TASK REQUIREMENTS =
Recast the lines below, from the line with "Is point (1149, 657)" up to and including the line with "144 centimetres", as a JSON list of strings with one string per line and blank lines left out.
____________
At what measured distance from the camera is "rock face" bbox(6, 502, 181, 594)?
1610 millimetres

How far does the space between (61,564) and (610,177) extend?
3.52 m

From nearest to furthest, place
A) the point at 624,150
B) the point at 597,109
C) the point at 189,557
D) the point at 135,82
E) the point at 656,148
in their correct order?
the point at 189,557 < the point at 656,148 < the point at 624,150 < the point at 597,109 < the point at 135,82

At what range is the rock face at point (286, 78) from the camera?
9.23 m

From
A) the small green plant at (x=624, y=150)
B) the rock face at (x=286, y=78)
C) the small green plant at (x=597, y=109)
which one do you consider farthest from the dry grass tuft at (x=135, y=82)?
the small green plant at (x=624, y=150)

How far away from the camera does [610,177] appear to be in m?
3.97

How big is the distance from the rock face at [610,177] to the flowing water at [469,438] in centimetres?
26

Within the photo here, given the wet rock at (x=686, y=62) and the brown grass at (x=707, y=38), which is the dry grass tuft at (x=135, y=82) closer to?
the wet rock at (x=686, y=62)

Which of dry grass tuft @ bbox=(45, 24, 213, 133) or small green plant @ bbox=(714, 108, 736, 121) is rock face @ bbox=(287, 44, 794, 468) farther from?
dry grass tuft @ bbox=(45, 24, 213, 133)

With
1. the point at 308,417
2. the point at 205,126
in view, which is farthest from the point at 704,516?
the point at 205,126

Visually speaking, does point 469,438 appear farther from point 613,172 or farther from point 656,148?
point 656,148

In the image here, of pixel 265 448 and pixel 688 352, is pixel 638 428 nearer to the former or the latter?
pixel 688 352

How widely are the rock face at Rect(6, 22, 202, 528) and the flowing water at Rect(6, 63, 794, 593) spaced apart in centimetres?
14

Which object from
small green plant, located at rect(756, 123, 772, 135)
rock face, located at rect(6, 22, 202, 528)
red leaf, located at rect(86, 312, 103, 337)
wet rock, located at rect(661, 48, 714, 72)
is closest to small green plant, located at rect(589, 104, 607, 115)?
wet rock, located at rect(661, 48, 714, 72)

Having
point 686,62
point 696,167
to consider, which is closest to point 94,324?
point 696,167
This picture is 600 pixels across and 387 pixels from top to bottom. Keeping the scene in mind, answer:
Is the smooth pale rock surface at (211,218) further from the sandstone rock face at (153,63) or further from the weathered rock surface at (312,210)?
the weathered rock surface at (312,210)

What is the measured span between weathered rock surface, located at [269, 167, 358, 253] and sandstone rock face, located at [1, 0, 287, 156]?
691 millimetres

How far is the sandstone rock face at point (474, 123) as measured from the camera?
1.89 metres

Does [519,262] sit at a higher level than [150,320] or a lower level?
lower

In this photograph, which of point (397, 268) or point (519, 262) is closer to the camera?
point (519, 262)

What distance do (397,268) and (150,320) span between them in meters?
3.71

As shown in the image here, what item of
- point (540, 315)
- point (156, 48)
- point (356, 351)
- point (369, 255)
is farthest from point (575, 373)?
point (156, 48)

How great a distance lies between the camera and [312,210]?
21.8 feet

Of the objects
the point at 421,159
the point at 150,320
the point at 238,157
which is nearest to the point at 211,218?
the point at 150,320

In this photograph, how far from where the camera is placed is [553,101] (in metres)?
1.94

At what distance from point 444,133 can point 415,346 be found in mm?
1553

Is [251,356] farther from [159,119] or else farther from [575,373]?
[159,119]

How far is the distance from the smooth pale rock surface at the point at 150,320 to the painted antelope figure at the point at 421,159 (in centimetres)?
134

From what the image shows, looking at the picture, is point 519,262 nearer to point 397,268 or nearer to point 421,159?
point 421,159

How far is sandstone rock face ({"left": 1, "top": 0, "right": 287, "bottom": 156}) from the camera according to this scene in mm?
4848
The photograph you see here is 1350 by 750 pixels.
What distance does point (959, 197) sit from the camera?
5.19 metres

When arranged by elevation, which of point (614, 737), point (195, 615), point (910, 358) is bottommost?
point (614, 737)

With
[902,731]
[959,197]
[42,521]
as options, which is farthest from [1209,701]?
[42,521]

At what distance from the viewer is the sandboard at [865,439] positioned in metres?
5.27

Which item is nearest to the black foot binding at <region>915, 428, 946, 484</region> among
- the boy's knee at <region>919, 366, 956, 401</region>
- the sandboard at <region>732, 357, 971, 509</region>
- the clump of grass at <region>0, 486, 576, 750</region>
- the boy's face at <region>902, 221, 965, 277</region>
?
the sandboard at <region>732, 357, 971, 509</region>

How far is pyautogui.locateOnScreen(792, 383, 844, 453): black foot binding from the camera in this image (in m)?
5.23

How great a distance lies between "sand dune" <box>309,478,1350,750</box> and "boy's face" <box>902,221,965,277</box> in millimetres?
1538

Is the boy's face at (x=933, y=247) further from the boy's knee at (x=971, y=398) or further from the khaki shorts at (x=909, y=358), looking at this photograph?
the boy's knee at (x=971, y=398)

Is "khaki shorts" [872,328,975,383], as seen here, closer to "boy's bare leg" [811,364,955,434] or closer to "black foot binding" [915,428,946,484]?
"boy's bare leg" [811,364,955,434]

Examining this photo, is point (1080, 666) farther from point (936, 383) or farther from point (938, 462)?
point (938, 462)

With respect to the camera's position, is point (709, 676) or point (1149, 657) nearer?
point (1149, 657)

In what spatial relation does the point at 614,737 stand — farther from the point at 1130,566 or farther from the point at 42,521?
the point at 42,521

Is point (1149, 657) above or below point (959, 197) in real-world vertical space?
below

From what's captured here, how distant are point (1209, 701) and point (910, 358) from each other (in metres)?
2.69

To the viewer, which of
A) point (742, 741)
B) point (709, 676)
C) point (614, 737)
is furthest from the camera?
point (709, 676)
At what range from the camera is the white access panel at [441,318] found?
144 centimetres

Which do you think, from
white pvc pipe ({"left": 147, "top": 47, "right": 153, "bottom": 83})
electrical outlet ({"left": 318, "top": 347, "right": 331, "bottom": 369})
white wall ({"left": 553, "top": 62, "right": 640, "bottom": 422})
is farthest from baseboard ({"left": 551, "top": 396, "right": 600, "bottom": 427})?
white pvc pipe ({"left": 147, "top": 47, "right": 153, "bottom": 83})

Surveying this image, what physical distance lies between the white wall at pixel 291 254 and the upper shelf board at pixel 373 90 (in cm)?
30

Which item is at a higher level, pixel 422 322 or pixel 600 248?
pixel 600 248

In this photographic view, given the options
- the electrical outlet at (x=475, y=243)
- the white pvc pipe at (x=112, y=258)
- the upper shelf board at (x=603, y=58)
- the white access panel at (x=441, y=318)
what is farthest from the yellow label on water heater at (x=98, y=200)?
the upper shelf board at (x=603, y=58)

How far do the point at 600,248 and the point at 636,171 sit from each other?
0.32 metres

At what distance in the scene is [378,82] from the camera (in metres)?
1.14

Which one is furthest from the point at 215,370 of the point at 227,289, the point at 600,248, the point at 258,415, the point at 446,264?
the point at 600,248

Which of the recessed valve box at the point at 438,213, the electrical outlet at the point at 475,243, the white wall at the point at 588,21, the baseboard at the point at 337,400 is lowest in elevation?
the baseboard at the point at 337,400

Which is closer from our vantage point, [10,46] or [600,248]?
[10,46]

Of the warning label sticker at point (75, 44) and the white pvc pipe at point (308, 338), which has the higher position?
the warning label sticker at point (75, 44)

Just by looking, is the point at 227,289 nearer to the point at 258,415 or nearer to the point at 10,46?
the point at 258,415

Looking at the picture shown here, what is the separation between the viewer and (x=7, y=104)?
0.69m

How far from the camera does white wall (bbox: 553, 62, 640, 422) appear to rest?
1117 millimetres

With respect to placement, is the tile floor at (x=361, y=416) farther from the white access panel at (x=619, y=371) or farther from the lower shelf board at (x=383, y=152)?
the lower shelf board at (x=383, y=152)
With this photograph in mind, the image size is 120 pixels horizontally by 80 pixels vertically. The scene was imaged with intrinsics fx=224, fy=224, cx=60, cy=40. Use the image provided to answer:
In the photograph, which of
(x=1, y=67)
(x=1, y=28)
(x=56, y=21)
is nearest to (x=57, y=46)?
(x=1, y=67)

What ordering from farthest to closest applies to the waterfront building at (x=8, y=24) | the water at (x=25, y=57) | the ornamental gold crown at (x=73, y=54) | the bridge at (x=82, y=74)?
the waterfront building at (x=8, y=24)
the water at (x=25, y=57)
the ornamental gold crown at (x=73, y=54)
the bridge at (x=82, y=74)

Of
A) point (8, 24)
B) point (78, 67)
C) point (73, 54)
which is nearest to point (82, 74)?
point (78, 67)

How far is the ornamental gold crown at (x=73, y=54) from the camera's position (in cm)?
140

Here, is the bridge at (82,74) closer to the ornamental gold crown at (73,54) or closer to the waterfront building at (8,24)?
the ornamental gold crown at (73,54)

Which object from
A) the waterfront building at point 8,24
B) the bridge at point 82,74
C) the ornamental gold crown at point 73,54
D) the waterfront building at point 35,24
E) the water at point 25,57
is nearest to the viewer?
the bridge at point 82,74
____________
SOLUTION TO THIS EXERCISE =
[
  "Is point (1149, 657) above or below point (959, 197) in real-world vertical space?",
  "below",
  "From what's captured here, how distant are point (1209, 701) and point (910, 358) from each other (in metres)?",
  "2.69",
  "To the viewer, which of",
  "A) point (742, 741)",
  "B) point (709, 676)",
  "C) point (614, 737)",
  "is furthest from the camera?",
  "point (709, 676)",
  "At what range from the camera is the white access panel at [441,318] found?",
  "144 centimetres"
]